=== Activity ===
Would you transcribe the listing that follows, character for character, and omit its images?

=== Material provided ===
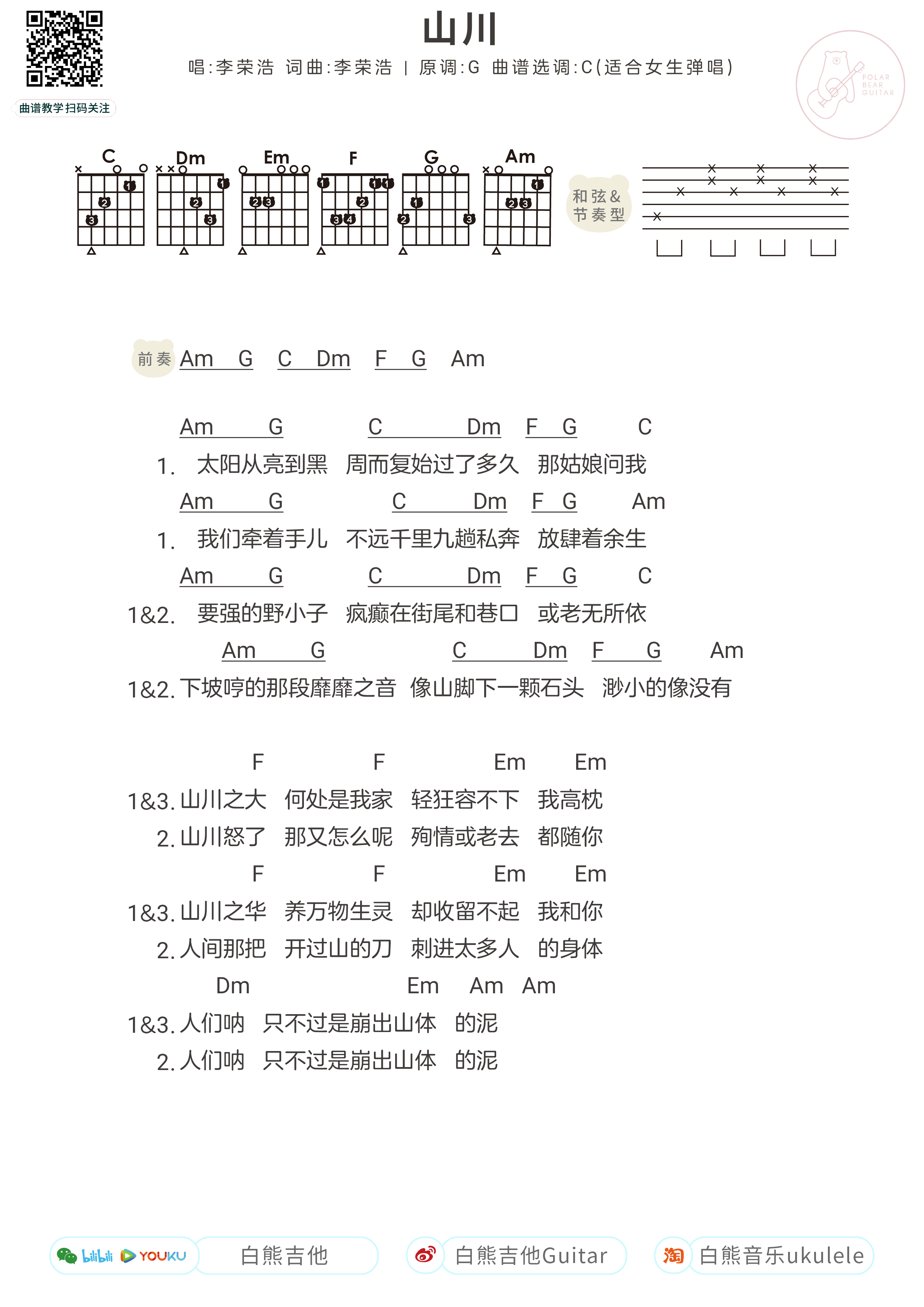 李荣浩_山川_吉他谱_G调男生版+C调女生版_弹唱图片谱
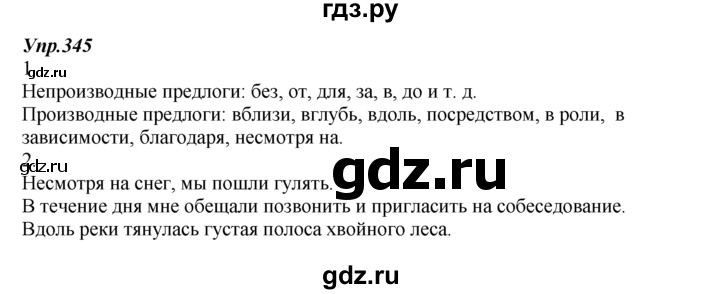 Русский язык седьмой класс упражнение 345. Упражнение 345. Гдз по русскому языку 7 класс номер 345. Русский 7 класс упражнение 345. Русский язык 5 класс упражнение 345.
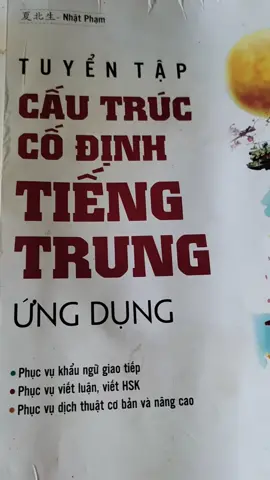 sách tiếng trung hữu ích mình để link ở tiểu sử nhé#review #tiengtrung #shopee #xuhuong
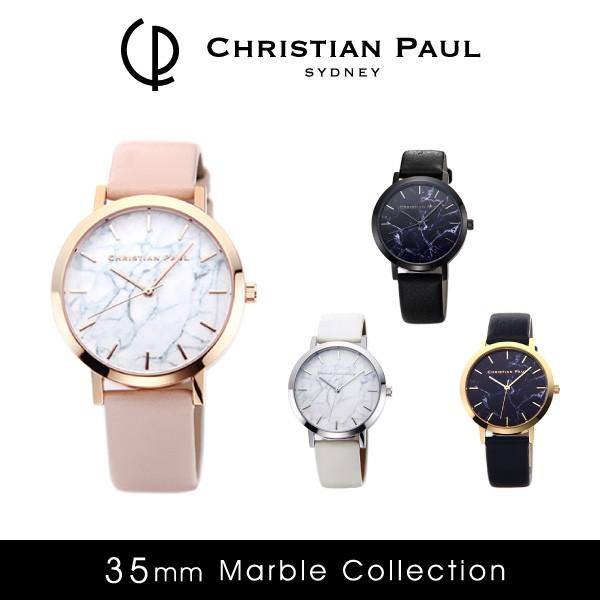 『Christian Paul-クリスチャンポール-』35mm Marble Collection [マーブル イタリアンレザーベルト ]｜lag-onlinestore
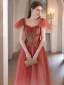 Chic / Belle Dégradé De Couleur Bordeaux Perlage Paillettes Robe De Bal 2023 Princesse Encolure Carrée Manches Courtes Dos Nu Longue Promo Robe De Ceremonie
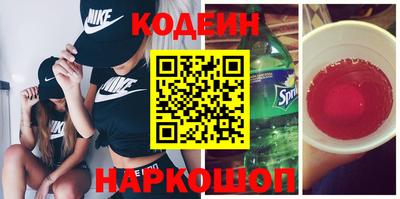 MESCALINE Кинель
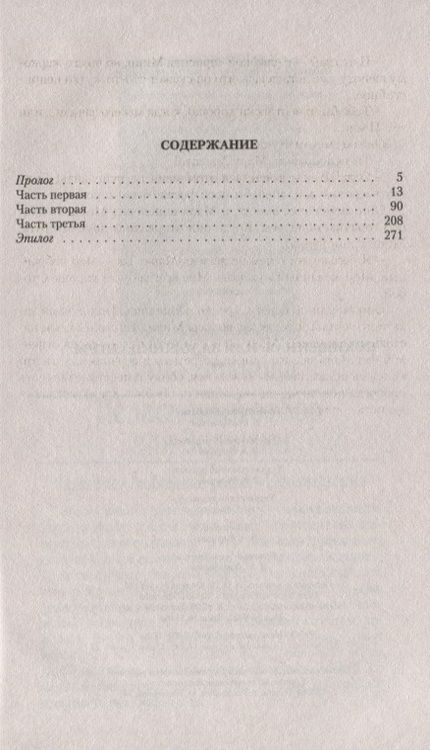 Фотография книги "Волкова: Похищенная, или Заложница игры"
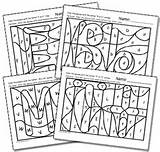 Alphabet Hidden Teachersnotebook Worksheets Coloring Heidisongs Letters Pages จาก นท Kindergarten Printable sketch template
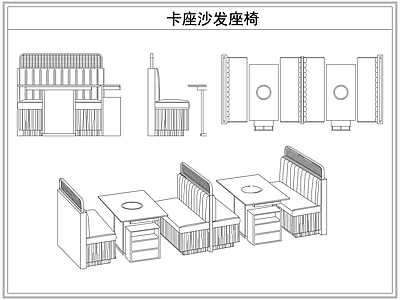 桌椅 餐厅卡座沙发座椅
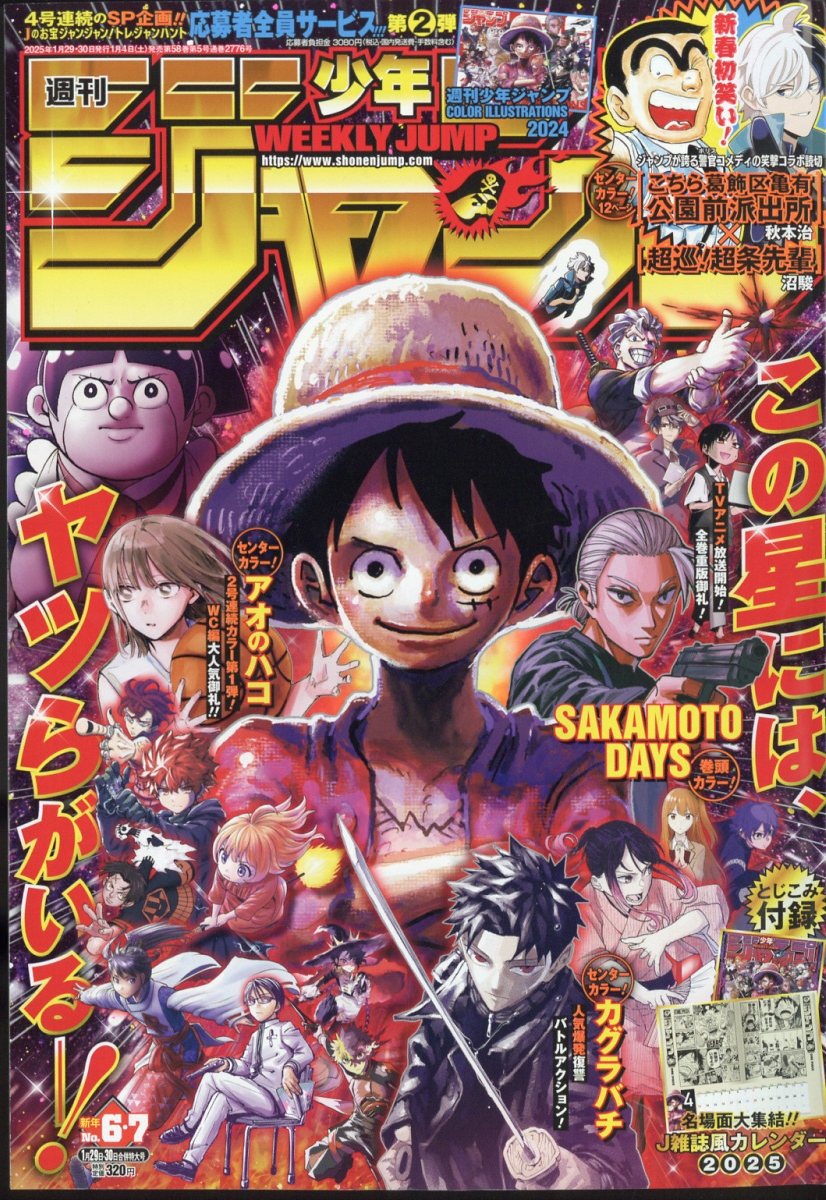楽天市場】週刊 少年ジャンプ 2025年 1/23号 [雑誌]/集英社 | 価格比較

=== Answer to this task ===
 李荣浩_山川_吉他谱_G调男生版+C调女生版_弹唱图片谱
 Русский язык седьмой класс упражнение 345. Упражнение 345. Гдз по русскому языку 7 класс номер 345. Русский 7 класс упражнение 345. Русский язык 5 класс упражнение 345.
 sách tiếng trung hữu ích mình để link ở tiểu sử nhé#review #tiengtrung #shopee #xuhuong
 『Christian Paul-クリスチャンポール-』35mm Marble Collection [マーブル イタリアンレザーベルト ]｜lag-onlinestore
 Chic / Belle Dégradé De Couleur Bordeaux Perlage Paillettes Robe De Bal 2023 Princesse Encolure Carrée Manches Courtes Dos Nu Longue Promo Robe De Ceremonie
 MESCALINE Кинель
 Фотография книги "Волкова: Похищенная, или Заложница игры"
 Alphabet Hidden Teachersnotebook Worksheets Coloring Heidisongs Letters Pages จาก นท Kindergarten Printable sketch template
 桌椅 餐厅卡座沙发座椅
楽天市場】週刊 少年ジャンプ 2025年 1/23号 [雑誌]/集英社 | 価格比較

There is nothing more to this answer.